"To summarize, Milan’s and Chua’s arguments focus on the lack of direct evidence showing that they conspired with Carandang during the latter’s act of shooting the three victims. However, as we have held in People v. Sumalpong,  conspiracy may also be proven by other means:
Conspiracy exists when two or more persons come to an agreement concerning the commission of a felony and decide to commit it. Evidence need not establish the actual agreement among the conspirators showing a preconceived plan or motive for the commission of the crime. Proof of concerted action before, during and after the crime, which demonstrates their unity of design and objective, is sufficient. When conspiracy is established, the act of one is the act of all regardless of the degree of participation of each.
In the case at bar, the conclusion that Milan and Chua conspired with Carandang was established by their acts (1) before Carandang shot the victims (Milan’s closing the door when the police officers introduced themselves, allowing Carandang to wait in ambush), and (2) after the shooting (Chua’s directive to Milan to attack SPO1 Montecalvo and Milan’s following such instruction). Contrary to the suppositions of appellants, these facts are not meant to prove that Chua is a principal by inducement, or that Milan’s act of attacking SPO1 Montecalvo was what made him a principal by direct participation. Instead, these facts are convincing circumstantial evidence of the unity of purpose in the minds of the three. As co-conspirators, all three are considered principals by direct participation.
Appellants’ attempt to instill doubts in our minds that Chua shouted “sugurin mo na” to Milan, who then ran towards SPO1 Montecalvo, must fail. SPO1 Estores’s positive testimony on this matter prevails over the plain denials of Milan and Chua. SPO1 Estores has no reason to lie about the events he witnessed on April 5, 2001. As part of the team that was attacked on that day, it could even be expected that he is interested in having only the real perpetrators punished.
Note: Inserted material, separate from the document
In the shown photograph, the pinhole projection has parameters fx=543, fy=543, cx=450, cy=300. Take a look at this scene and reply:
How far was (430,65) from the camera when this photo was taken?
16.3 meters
Furthermore, we have time and again ruled that factual findings of the trial court, especially those affirmed by the Court of Appeals, are conclusive on this Court when supported by the evidence on record. It was the trial court that was able to observe the demeanors of the witnesses, and is consequently in a better position to determine which of the witnesses are telling the truth. Thus, this Court, as a general rule, would not review the factual findings of the courts a quo, except in certain instances such as when: (1) the conclusion is grounded on speculations, surmises or conjectures; (2) the inference is manifestly mistaken, absurd or impossible; (3) there is grave abuse of discretion; (4) the judgment is based on a misapprehension of facts; (5) the findings of fact are conflicting; (6) there is no citation of specific evidence on which the factual findings are based; (7) the finding of absence of facts is contradicted by the presence of evidence on record; (8) the findings of the Court of Appeals are contrary to the findings of the trial court; (9) the Court of Appeals manifestly overlooked certain relevant and undisputed facts that, if properly considered, would justify a different conclusion; (10) the findings of the Court of Appeals are beyond the issues of the case; and (11) such findings are contrary to the admissions of both parties.
Neither can the rapid turn of events be considered to negate a finding of conspiracy. Unlike evident premeditation, there is no requirement for conspiracy to exist that there be a sufficient period of time to elapse to afford full opportunity for meditation and reflection. Instead, conspiracy arises on the very moment the plotters agree, expressly or impliedly, to commit the subject felony.
As held by the trial court and the Court of Appeals, Milan’s act of closing the door facilitated the commission of the crime, allowing Carandang to wait in ambush. The sudden gunshots when the police officers pushed the door open illustrate the intention of appellants and Carandang to prevent any chance for the police officers to defend themselves. Treachery is thus present in the case at bar, as what is decisive for this qualifying circumstance is that the execution of the attack made it impossible for the victims to defend themselves or to retaliate."